Skills and Resources
Competitive teams are expected to possess foundational analytical competencies relevant to business and data analytics. Participants should have working knowledge of predictive analytics, data mining, or machine learning techniques, and the ability to use appropriate analytical tools (such as R, Python, SPSS, STATA, or other relevant software) to manage and analyze relatively large datasets. Teams should also be capable of transforming and preparing variables as needed and selecting suitable technologies and methodologies to effectively address the problem and generate actionable insights.
Team
Teams may consist of one or two participants.
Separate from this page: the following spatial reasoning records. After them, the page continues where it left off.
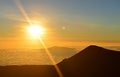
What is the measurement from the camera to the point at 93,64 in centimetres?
5000

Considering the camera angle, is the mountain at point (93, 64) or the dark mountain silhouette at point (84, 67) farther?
the dark mountain silhouette at point (84, 67)

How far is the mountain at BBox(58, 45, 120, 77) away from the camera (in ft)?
155

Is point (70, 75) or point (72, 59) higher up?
point (72, 59)

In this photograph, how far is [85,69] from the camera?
49.7 meters

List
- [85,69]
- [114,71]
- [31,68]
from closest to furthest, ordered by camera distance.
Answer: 1. [114,71]
2. [85,69]
3. [31,68]

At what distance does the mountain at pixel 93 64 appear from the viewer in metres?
47.1

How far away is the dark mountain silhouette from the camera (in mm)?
47562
Solo entries are welcome, and two person teams are encouraged to collaborate and share responsibilities.
Protocol
Participants will receive an overview of the problem along with comprehensive documentation of the dataset, including a data dictionary. Teams will be expected to explore the dataset using both descriptive and inferential statistical methods, develop a predictive model, submit their final predictions as a single-column CSV file, and include a concise written report delivered in PDF format.
Submission will be evaluated based on the criteria below:
Descriptive statistical summary of the given dataset (10%)
Provides a clear and accurate descriptive statistical overview of the given data set, including appropriate measure of location, dispersion, and relevant visual summaries.
Inferential statistical analysis (20%)
Conducts suitable inferential statistical analyses on the dataset, including hypothesis testing, confidence intervals, or other relevant techniques, with correct interpretation of results.
Analytical Approach and Modeling Method (20%)
Presents a concise and well-structured overview of the analytical approach and modeling techniques employed, clearly outlining the workflow and key steps.
Rationale for Methodology Selection (20%)
Offers a clear and logical justification explaining why the chosen methodology or analytical techniques are appropriate for the given problem context and data characteristics.
Prediction Vector submission and Model Performance (30%)
Submits a complete and correctly formatted prediction vector for the test dataset. The accuracy and effectiveness of the predictions will be evaluated by the judges using predefined performance metrics.